## [Exercise tasks]
- 1) Answer these questions from the article on the KwaZulu-Natal cabinet appointment, one line each:
(a) Which portfolio is Sihle Zikalala trying to fill?
(b) Whose death left that space open?
(c) According to party sources, within how long should Zikalala announce his choice?
- 2) Extend the news article on the delayed KwaZulu-Natal cabinet appointment by writing the paragraphs that come after its final sentence.
===== Supplied passage
/ 4 March 2021

Political balancing act delays KwaZulu-Natal cabinet appointment

Kzn Premier Officially Re Opens M4 Ruth Highway To Traffic
Choose wisely: KwaZulu-Natal premier Sihle Zikalala must replace the space in the transport portfolio left by the late Bheki Ntuli. (Gallo Images/Darren Stewart)

The delicate balancing act of satisfying the ANC’s competing factions in KwaZulu-Natal appears to be delaying KwaZulu-Natal premier Sihle Zikalala in filling the province’s critical public safety and transport portfolio. 

Sources in the party in the province said this week that despite intense lobbying by supporters of at least three key contenders for the role, Zikalala had not decided because of a need not to alienate them or their supporters ahead of a series of regional conferences in the province.

While party sources said Zikalala should announce within the next ten days, they also said the ANC deployment committee, which would make recommendations to the premier about which MPL to promote to the cabinet, has not yet agreed on a name.
==========
===== Given information
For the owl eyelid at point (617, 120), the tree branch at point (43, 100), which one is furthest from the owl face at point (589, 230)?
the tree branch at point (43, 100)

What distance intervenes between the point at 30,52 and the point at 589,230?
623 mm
==========
## [Answers to the problems]
- 1)
(a) The public safety and transport portfolio.
(b) Bheki Ntuli's.
(c) Within the next ten days.

- 2)
Among those being lobbied for are former provincial secretary Super Zuma, who has the backing of the faction aligned with secretary general Ace Magashule and former president Jacob Zuma and MPL Jomo Sibiya, a central figure in the 2017 campaign to elect Cyril Ramaphosa as ANC president.

Former eThekwini mayor and SACP provincial chairperson James Nxumalo is also being pushed as a potential candidate, as are MPLs Siboniso Duma, who chairs the transport portfolio in the KwaZulu-Natal legislature and Sifiso Sonjica.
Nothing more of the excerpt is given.